Strona:Józef Ignacy Kraszewski - Ostatnie chwile Księcia Wojewody (Panie Kochanku).djvu/134

Ta strona została uwierzytelniona.

...Domowy srom musiano zamykać w domu, aby ludzie zań na cały lud nie plwali. Nie jedna tu łza przyschła.
...Nie sądźcie abyście nie byli sądzeni — dodał ponuro. — Stare dzieje, stare dzieje. Światłość wiekuista niech świeci i sędziom i pokutnikom.
Popchnął mnie ku wyjściu, a gdyśmy się na korytarz dostali, rzekł z dziwnym uśmiechem:
— A cóż? nie uczęstowałem waszeci? skarżyć się nie możesz. Znasz już teraz wnętrzności zamku, który tajemnic dla was nie ma, nieprawdaż? Idźże zdrów, a nie paplaj.
Wyszliśmy drugiemi drzwiami na świeże powietrze, lżej mi się zrobiło, bo w tych wszystkich izbach pozamykanych, choć je i przewietrzano osobliwszy był zapach jakiś stęchlizny, świec od katafalku, wilgoci, powiedziałbym niemal śmierci.
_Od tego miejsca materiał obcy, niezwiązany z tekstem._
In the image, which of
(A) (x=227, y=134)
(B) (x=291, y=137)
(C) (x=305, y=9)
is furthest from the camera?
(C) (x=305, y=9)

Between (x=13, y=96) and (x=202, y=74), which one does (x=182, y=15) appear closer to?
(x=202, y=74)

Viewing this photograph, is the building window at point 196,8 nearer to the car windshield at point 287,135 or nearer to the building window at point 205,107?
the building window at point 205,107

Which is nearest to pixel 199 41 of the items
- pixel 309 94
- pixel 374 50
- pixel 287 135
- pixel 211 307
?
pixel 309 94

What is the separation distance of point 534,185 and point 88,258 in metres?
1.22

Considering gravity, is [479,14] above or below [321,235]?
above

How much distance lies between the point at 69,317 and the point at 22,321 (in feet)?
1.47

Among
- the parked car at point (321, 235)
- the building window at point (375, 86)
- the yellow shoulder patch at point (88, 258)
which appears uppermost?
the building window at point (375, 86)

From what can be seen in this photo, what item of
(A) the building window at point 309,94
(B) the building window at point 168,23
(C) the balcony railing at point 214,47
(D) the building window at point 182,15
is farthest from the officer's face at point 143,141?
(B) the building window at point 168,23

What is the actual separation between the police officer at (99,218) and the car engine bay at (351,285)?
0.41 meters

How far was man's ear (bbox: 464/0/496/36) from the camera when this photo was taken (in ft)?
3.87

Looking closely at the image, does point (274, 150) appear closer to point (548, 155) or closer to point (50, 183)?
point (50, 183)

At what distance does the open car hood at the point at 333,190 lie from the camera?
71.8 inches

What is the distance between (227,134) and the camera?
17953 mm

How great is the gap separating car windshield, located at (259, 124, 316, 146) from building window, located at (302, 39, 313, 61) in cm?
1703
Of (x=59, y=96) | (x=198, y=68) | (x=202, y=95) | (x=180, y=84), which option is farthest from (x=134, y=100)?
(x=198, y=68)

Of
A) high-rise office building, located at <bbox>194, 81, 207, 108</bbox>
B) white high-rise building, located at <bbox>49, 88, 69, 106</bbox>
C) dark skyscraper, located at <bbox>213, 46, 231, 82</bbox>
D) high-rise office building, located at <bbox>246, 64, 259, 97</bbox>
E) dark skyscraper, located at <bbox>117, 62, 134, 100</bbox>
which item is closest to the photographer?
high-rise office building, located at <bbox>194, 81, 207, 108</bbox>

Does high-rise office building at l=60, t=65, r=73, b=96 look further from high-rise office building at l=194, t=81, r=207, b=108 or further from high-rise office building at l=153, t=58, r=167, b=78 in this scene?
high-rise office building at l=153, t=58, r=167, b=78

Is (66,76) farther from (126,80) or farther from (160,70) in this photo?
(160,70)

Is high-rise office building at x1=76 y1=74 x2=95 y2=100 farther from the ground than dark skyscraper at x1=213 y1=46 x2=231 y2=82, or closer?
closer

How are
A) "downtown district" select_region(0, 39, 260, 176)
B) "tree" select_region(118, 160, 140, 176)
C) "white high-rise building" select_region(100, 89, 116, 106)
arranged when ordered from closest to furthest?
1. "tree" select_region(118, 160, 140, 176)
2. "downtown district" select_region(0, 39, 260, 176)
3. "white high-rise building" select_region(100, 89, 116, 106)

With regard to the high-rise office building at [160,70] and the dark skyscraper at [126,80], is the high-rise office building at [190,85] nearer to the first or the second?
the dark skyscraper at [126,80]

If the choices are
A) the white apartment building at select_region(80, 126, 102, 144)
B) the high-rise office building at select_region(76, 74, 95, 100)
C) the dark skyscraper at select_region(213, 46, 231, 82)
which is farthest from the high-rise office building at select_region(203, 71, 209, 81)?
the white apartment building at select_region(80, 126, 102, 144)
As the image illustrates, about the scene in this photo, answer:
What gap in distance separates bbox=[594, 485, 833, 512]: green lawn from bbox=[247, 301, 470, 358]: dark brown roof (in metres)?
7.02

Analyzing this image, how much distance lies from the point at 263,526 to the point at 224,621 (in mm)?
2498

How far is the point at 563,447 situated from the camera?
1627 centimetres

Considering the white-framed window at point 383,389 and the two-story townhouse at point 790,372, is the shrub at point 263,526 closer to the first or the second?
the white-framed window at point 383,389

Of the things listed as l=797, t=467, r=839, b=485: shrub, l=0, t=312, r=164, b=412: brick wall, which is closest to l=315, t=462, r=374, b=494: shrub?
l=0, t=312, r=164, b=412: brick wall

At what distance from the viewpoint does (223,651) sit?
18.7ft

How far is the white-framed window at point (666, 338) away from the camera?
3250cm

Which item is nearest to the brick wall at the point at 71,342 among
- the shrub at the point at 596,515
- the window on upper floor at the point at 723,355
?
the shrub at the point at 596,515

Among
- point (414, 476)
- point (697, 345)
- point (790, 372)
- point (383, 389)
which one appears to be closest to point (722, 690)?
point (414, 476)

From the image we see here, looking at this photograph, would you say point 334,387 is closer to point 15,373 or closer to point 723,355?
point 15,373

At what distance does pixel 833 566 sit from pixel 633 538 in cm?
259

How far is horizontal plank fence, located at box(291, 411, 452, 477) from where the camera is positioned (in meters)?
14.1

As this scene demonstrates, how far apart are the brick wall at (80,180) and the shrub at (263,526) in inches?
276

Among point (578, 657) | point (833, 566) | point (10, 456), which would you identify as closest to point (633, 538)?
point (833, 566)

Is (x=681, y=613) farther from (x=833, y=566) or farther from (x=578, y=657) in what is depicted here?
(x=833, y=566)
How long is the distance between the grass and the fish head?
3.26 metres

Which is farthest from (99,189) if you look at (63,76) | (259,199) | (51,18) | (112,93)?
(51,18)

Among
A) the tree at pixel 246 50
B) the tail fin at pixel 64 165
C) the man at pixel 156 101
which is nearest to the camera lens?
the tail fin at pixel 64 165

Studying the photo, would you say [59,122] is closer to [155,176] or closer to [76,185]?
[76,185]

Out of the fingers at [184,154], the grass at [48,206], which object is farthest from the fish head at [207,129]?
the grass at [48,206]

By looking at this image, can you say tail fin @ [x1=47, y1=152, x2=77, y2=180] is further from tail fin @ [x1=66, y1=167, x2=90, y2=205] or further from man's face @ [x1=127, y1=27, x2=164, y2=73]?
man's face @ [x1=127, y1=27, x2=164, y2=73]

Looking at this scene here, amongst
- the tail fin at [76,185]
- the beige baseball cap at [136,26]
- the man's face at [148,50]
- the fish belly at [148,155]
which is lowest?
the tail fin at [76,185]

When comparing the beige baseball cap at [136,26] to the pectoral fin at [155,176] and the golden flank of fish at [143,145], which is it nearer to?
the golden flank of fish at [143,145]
Musiałem pójść z godzinę na wałach się orzeźwiać, zanim mnie impressja odeszła. A i tak, gdym do pokojów powrócił, nie swój byłem do wieczora. Cóż tu mówić o człowieku, który był lata długie sam jeden wśród tych murów i tego smutku, gdyby w kostnicy na cmentarzu?



∗             ∗


Księciu Wojewodzie tego wieczora gorzej się zrobiło, gorączkę miał, i albo milczał lub mówił od rzeczy. Siedział przy nim doktor, felczer nadworny z kolei i pan Morawski. Probował każdy czy mu nie dogodzi, lecz nikomu się to nie udało. Głowy nareszcie potracili. Zrobiono widać radę, bom słyszał z drugiego pokoju jak Finke się upierał, aby przy chorym kobiety posadzić, że one lepiej umieją się obchodzić, a wytrzymalsze są i cierpliwsze.